Maka, dibandingkan dengan pertemuannya pertama kini pihaknya lebih banyak memperoleh keuntungan dan dia merasa yakin bahwa dia sekali ini akan menang dan akan dapat membalas kekalahannya tempo hari.

"Kutu buku, bersiaplah untuk mampus! Darahmu akan diminum oleh golokku ini!"

Berkata demikian, Hai-pa-cu Can Hoa sudah menerjang ke depan, memutar goloknya dan menyerang kalang kabut.

Tiba-tiba nampak sinar emas dan perak berkelebat, bersilang dan menangkis golok itu dengan gerakan menggunting dari kanan kiri.

"Cringgg...!"

Hai-pa-cu Can Hoa terkejut bukan main ketika merasa betapa goloknya tergetar hebat dan cepat dia mencabut golok itu dari jepitan sepasang siangkoan pit emas dan perak.

"Ehhh...!"

Teriaknya kaget dan heran melihat betapa pemuda itu sudah memegang sepasang senjatanya! Tentu saja dia tidak tahu bahwa senjata itu, juga sepasang pedang hitam milik Kim Hong, telah diambil oleh Thian Sin dari tempat penyimpanan senjata di gudang dekat tahanan, dan ketika pemuda itu membayangi rombongan, kedua macam senjata itu dibawanya dan tadi di dalam guha, dia telah mengembalikan senjata itu kepada pemiliknya masing-masing.

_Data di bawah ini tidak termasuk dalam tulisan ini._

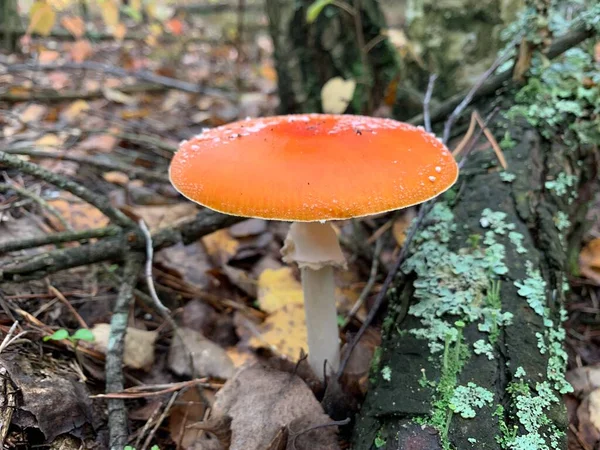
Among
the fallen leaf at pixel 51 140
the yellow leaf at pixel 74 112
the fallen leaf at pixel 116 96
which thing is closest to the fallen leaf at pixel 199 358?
the fallen leaf at pixel 51 140

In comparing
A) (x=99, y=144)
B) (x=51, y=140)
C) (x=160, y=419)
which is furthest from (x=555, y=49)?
(x=51, y=140)

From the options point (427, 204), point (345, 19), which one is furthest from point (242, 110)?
point (427, 204)

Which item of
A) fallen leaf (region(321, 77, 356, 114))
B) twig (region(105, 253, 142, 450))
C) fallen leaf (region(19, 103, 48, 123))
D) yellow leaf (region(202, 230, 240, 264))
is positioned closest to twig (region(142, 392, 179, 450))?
twig (region(105, 253, 142, 450))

Kok Siang tersenyum mengejek.
"Hai-pa-cu Can Hoa, arwah pamanku Louw siucai telah menanti disana untuk membuat perhitungan denganmu!"

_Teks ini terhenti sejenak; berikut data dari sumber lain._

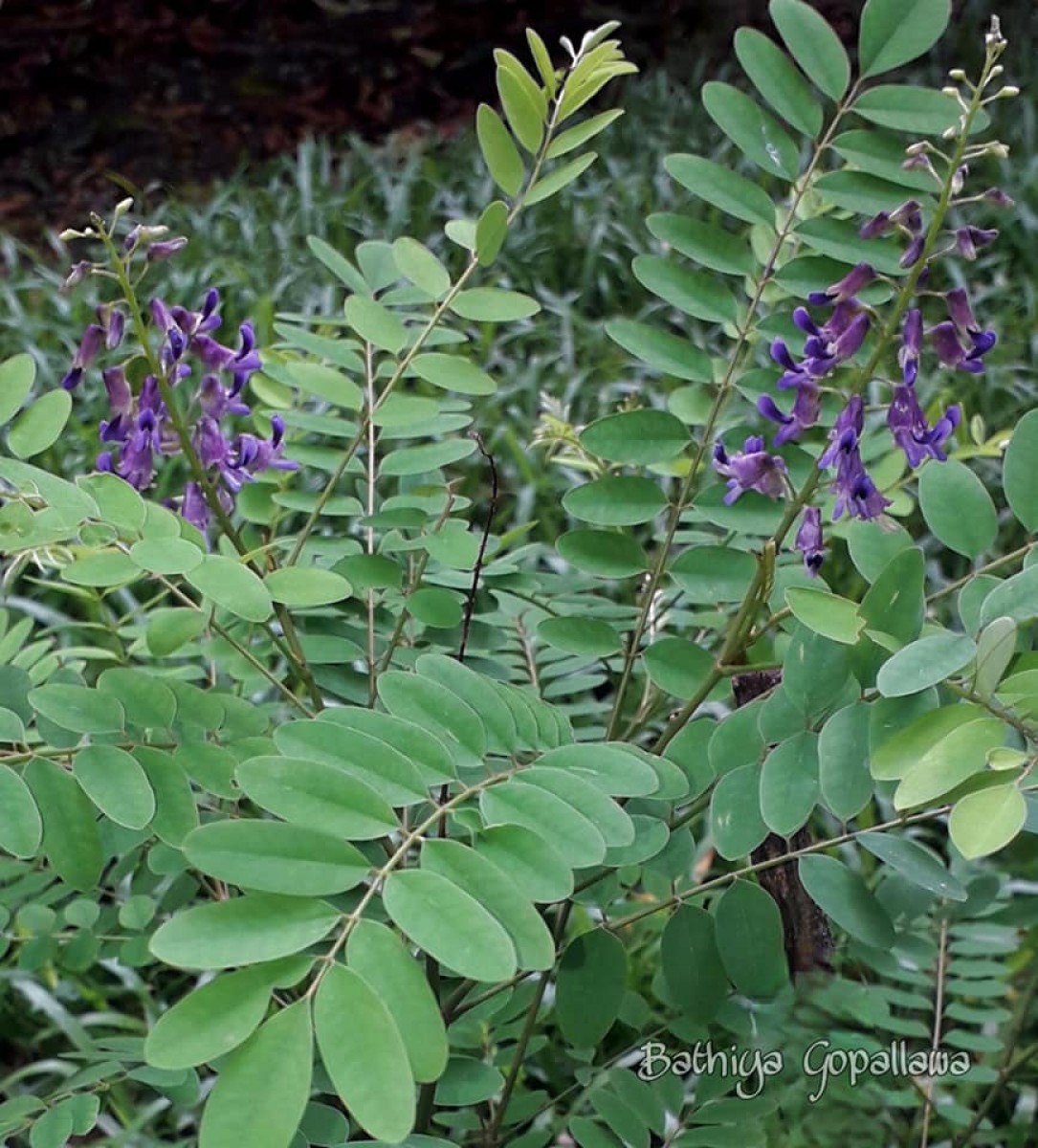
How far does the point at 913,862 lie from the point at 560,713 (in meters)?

Hai-pa-cu Can Hoa mengeluarkan bentakan nyaring, dan diapun sudah menyerang lagi, goloknya menyambar-nyambar dengan ganasnya, akan tetapi di balik keganasan sikapnya ini, tersembunyi rasa gentar yang hebat, membuat mukanya pucat dan matanya terbelalak.

Dilain pihak, Kok Siang bergerak dengan cekatan dan tenang, merasa yakin bahwa dia akhirnya pasti akan mampu mengalahkan penjahat yang hanya besar gertak dan kekasarannya ini.

Kim Hong tadinya menghadapi Tiat-ciang Lui Cai Ko dengan tenang, bertangan kosong dan dengan senyum mengejek.

"Nah, gendut, sekarang kita berhadapan satu lawan satu! Keluarkanlah semua kepandaianmu!"